Independent editorial record
Data as of Jul 2026
Active Casinos
State regulation

Online casinos in New York: what's actually legal

Published Jun 19, 2026 8 min read

New York presents an unusual split. A thriving, fully legal mobile sports betting market sits right next to an online casino market that doesn’t exist at all.

New York legalized mobile sports betting in January 2022, and the market took off immediately, regularly posting some of the highest monthly betting handle of any state in the country. That success hasn’t translated into online casino legalization. The two are governed by entirely separate legislation, and lawmakers have treated them as distinct issues rather than a natural extension of one into the other. The tax structure is part of why: New York’s sports betting tax rate is famously high, over 50 percent of gross gaming revenue, and some lawmakers have been reluctant to extend a similarly aggressive tax approach to a casino product without a separate negotiation.

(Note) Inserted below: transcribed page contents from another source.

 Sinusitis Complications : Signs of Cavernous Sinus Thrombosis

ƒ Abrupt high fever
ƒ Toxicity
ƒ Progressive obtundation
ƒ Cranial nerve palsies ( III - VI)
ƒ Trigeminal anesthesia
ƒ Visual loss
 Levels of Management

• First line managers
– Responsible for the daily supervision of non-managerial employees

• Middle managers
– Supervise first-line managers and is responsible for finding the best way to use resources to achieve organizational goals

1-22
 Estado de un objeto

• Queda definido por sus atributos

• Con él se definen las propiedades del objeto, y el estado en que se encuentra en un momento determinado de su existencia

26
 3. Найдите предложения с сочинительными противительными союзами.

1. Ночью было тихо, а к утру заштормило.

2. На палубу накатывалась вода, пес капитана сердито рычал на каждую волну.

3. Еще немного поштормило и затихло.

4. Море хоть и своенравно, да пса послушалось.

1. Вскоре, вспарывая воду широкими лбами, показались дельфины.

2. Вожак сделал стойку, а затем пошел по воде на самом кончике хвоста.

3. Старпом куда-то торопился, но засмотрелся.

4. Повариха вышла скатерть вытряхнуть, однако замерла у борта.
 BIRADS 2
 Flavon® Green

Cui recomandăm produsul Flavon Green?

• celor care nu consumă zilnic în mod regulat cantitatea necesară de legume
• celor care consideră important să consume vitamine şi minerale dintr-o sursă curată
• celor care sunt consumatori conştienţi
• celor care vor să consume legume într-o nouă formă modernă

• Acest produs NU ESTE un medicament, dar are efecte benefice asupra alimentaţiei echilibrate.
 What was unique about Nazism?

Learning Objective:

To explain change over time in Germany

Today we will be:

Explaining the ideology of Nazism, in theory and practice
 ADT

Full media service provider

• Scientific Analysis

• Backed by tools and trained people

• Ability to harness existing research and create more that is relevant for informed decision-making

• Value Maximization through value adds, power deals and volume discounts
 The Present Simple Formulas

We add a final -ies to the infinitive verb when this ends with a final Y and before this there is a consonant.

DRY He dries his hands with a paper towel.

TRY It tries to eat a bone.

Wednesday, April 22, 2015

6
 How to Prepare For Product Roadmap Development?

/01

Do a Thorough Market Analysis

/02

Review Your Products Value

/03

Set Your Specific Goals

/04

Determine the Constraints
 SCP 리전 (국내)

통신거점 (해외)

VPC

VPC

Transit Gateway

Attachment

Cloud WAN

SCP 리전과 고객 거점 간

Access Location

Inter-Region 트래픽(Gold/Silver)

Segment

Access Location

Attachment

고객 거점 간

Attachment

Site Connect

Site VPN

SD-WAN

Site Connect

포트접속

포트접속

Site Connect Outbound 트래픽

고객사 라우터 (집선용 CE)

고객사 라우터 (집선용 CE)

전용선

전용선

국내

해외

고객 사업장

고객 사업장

Why the online casino bill keeps stalling

Versions of a New York online casino bill have come up in the state legislature in 2023, 2024, and 2025, and each time the sticking point has been the same. Commercial casino operators, who run properties like Resorts World New York City and Rivers Casino, and the state’s tribal nations disagree on how licensing and revenue-sharing would work under an online framework. Neither side controls enough votes to move a bill without the other’s cooperation, and that stalemate has held for three consecutive legislative sessions. Tribal nations in particular have raised concerns that an online casino law could undermine the exclusivity provisions in their existing compacts, since online play doesn’t respect the same geographic boundaries that structure land-based tribal gaming rights.

New York’s land-based casino market

While online casino gambling remains unavailable, New York’s physical casino market is substantial. Resorts World New York City in Queens and Resorts World Catskills operate as commercial properties, the Seneca Nation runs three casinos in western New York under its own gaming compact, and a network of racinos, racetracks with attached slot-machine floors, operates in regions including the Capital District and central New York. None of these properties has an online casino counterpart under current law, despite several operators publicly stating interest in launching one if the legislature ever authorizes the market.

What fills the gap

Without a regulated online casino market, sweepstakes-model platforms are active in New York the same way they are in most states without online casino legislation, operating under sweepstakes promotions law instead of gambling regulation. The sweepstakes casinos guide covers how that model works and where it stands legally.

What would need to happen for online casinos to pass

Given the standoff between commercial operators and tribal nations, an online casino bill in New York most likely needs a licensing structure that both sides accept as fair before it can move, something neither the 2023, 2024, nor 2025 attempts managed to draft. Until that happens, New York stays grouped with the states that permit online sports betting but not online casino games. The full comparison across all states is on the online casinos by state page.

Reference

Frequently asked questions

Is online gambling legal in New York?
Online sports betting is legal in New York and has been since January 2022. Online casino gambling, meaning slots and table games, is not legal. Multiple bills to authorize it have been introduced since 2023 without passing.
Are any online casinos legal in NY?
No regulated real-money online casino currently operates in New York. Sweepstakes-model platforms are active in the state under a separate legal framework, and land-based casinos operate under New York's own licensing structure.
What casinos are in New York?
New York's land-based market includes commercial casinos like Resorts World New York City in Queens and Rivers Casino in the Capital Region, tribal casinos including three Seneca Nation properties in western New York, and a number of racinos, meaning racetrack facilities with slot machines, spread across the state.
Why doesn't New York have online casinos?
Commercial casino operators and the state's tribal nations disagree on licensing terms and revenue-sharing structure for a hypothetical online casino market, and neither side has enough legislative support to pass a bill without the other's agreement. Versions of an online casino bill have stalled in 2023, 2024, and 2025 for essentially this reason.